Other strategies that should be investigated include systems and management strategies to reduce the carbon and water footprint of livestock, manipulation of nutrition to reduce methane production, and breeding of new forage and pasture cultivars with lower CH4 emissions.

Downstream aspects that need attention include techniques to accurately measure GHG, carbon sequestration and water footprint; databases of national and regional emission figures; methane capturing and energy generating units/plants; treatment of manure and waste that limits CH4 release and water use; management of agricultural wastes and effluents to limit water pollution; and application of techniques and methods to earn carbon credits from the livestock value chain.

Furthermore, it is important to promote efficient use of the green water in extensive grazing through good rangeland management systems. This will result in the production of more fodder, increasing animal product per unit of water. A dense, productive vegetative cover will promote increased CO2 sequestration while it will reduce the unproductive run-off of water, thus lessening downstream flood damage, soil erosion and silting up of dams, estuaries, etc., while giving more steady water flows over long periods.

 

Conclusion

Differences in production systems between countries and regions can have an effect on the carbon and water footprint of livestock products. Current methods to estimate these footprints are based largely on generic values that do not make provision for production systems. The series of articles on livestock greenhouse gas emission inventories for the various species in South Africa that are published in this special issue present more accurate values on the carbon footprint for the South African production systems. This paper attempts to give a balanced view on livestock production in relation to greenhouse gases and water usage to ensure that politicians, decision makers and the public are properly and correctly informed about the impact of livestock on GHG production and water usage, and it is trusted that they will note the key issues. Continued efforts are essential to convey a balanced view to the public of the contribution of livestock to global warming and its water usage, while actively countering the misleading propaganda of activist groups against animal agriculture.

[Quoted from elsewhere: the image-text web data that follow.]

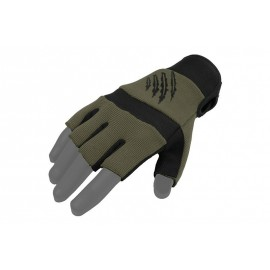 Gloves Shooter Cut Tactical od M [Armored Claw]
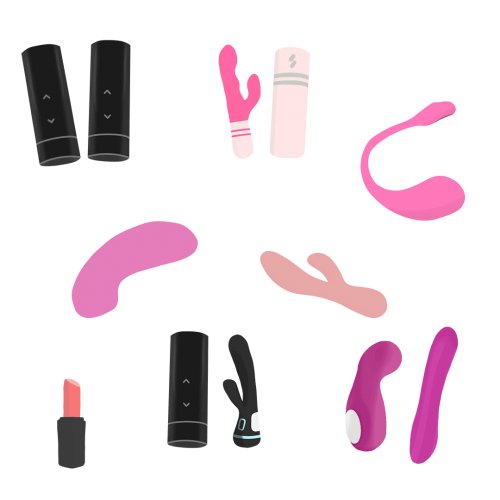 Long Distance Sex Toys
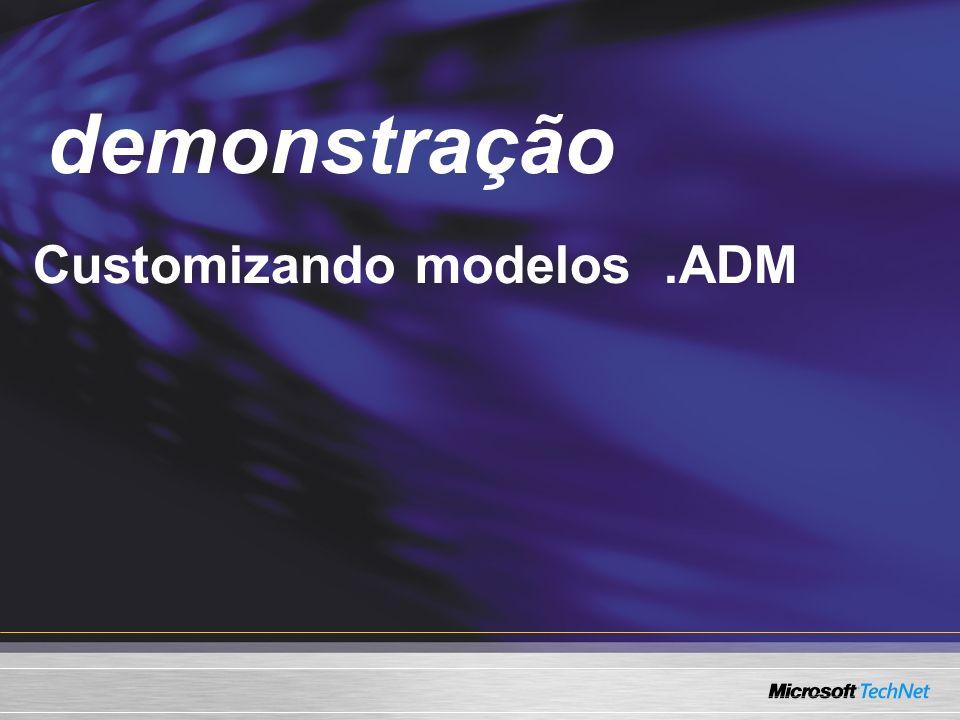 Demo Customizando modelos.ADM demonstração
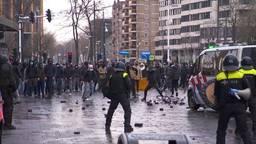 Politie grijpt in bij demonstratie in centrum van Eindhoven
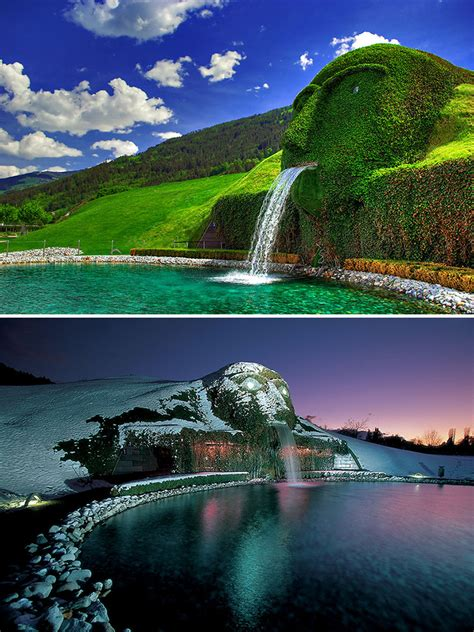 The World Most Amazing Fountains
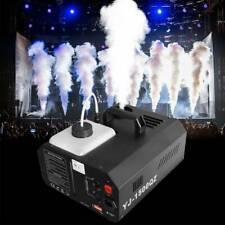 Vertikale Nebel Nebelmaschine 1500W Upspray Fogger Stage Mit Wireless Remote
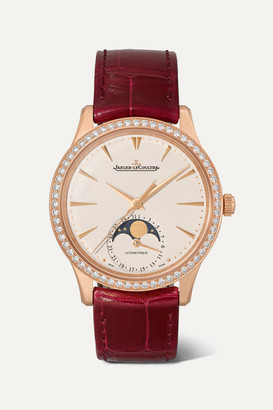 Jaeger-LeCoultre Jaeger Lecoultre Master Ultra Thin Moon Automatic 34mm Rose Gold, Alligator And Diamond Watch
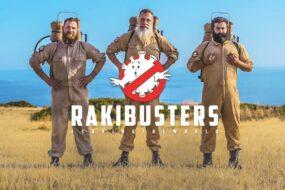 RAKIBUSTERS - Η Κρήτη με τη ρακή της, σώζει τον κόσμο από τον Κορονοϊό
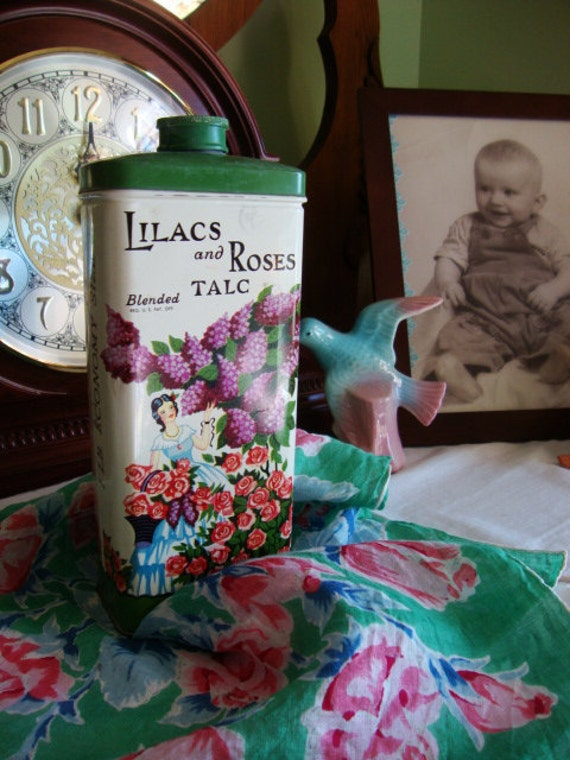 RESERVED for Frances Donahue - - Charming Vintage Talc Tin - Lilacs and Roses by Lander - Awesome Graphics - 1930's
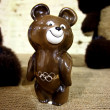 Stock Photo: Olympic bear statuette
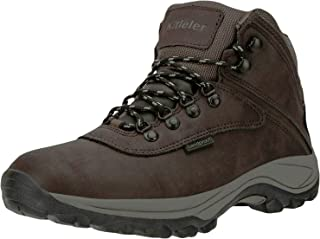 Kitleler Men's Hiking Waterproof Boots Lightweight Outdoor Backpacking Boots
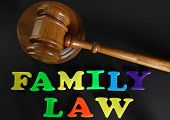 Family Law in play letters with gavel poster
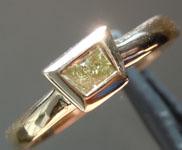 0.20ct Yellow VS1 Trapezoidal Diamond Ring R6521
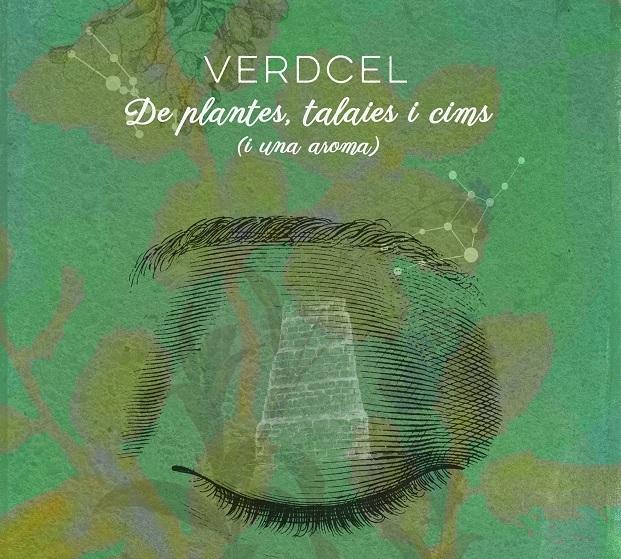 Verdcel, la cançó sense límits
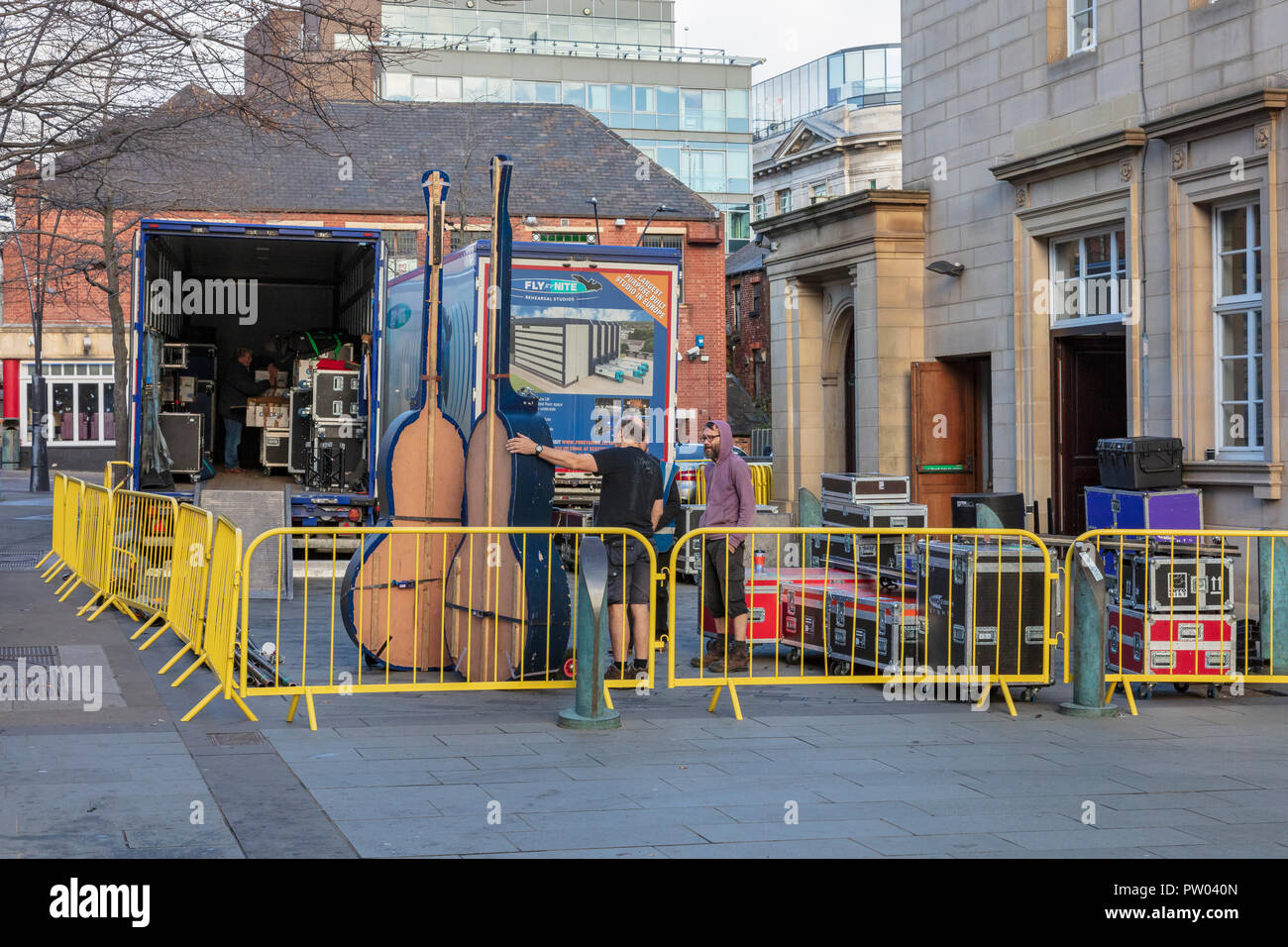 Equipment arriving for a Chris Rea Concert at Sheffield City Hall, December 2017, South Yorkshire, UK - Stock Image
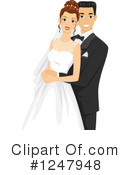 Wedding Couple Clipart #1247948 by BNP Design Studio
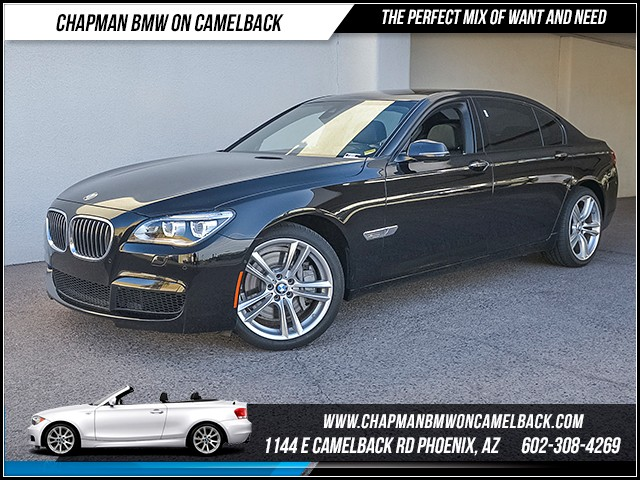 2014 BMW 7-Series 750Li 31733 miles 6023852286 Holiday Sales Event at Chapman BMW on Camelb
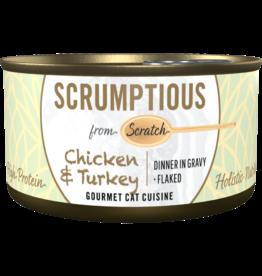 Scrumptious Scrumptious Chicken & Turkey [CAT] 2.8OZ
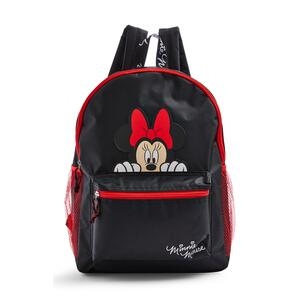 """""""Disney Minnie Maus"""" Rucksack"""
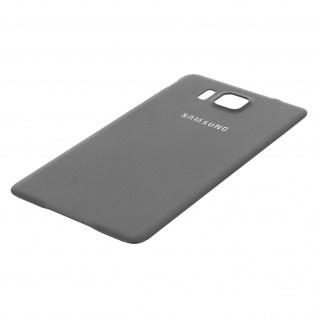 Ersatzteil Akkudeckel, neue Rückseite für Samsung Galaxy Alpha - Grau - Vorschau 3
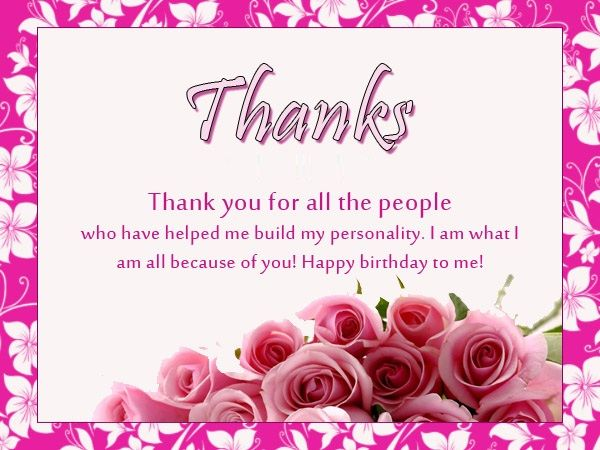 Thanks You Everyone For The Birthday Wishes Thanks Birthday Wishes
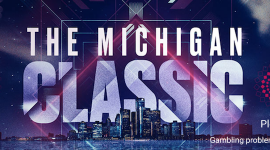 Michigan Classic di PokerStars MI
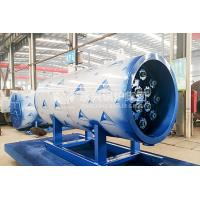 China Green House Electrical Thermal Oil Boiler Thermal Fluid Heater Low Pressure wholesale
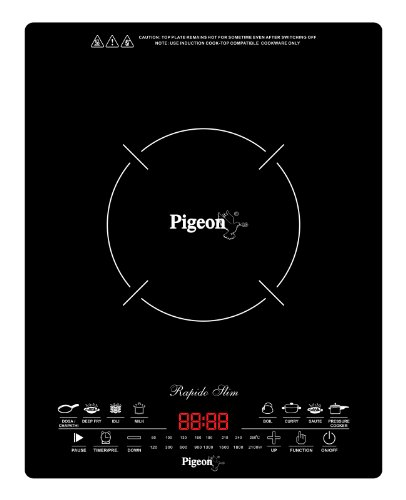 Pigeon by Stovekraft Rapido Slim 2100-Watt Induction Cooktop, Black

Methods and innovative ways must be developed to reduce the GHG production from livestock. The livestock industries should recognize the effect of livestock on climate change and support strategies to mitigate it. No single organization or industry in South Africa can do this research and its implementation on its own. Academics, researchers and industries should combine their efforts. The establishment of a virtual centre of excellence, with the objectives of sharing research expertise and information, building capacity and conducting research and development studies should be a priority.

 

Acknowledgement

This work is based on research supported in part by Red Meat Research and Development South Africa and the National Research Foundation of South Africa, under grants UID 75123 and 85281.

The Grantholder acknowledges that opinions, findings and conclusions or recommendations expressed in any publication generated by the NRF supported research are that of the authors and that the NRF accepts no liability whatsoever in this regard.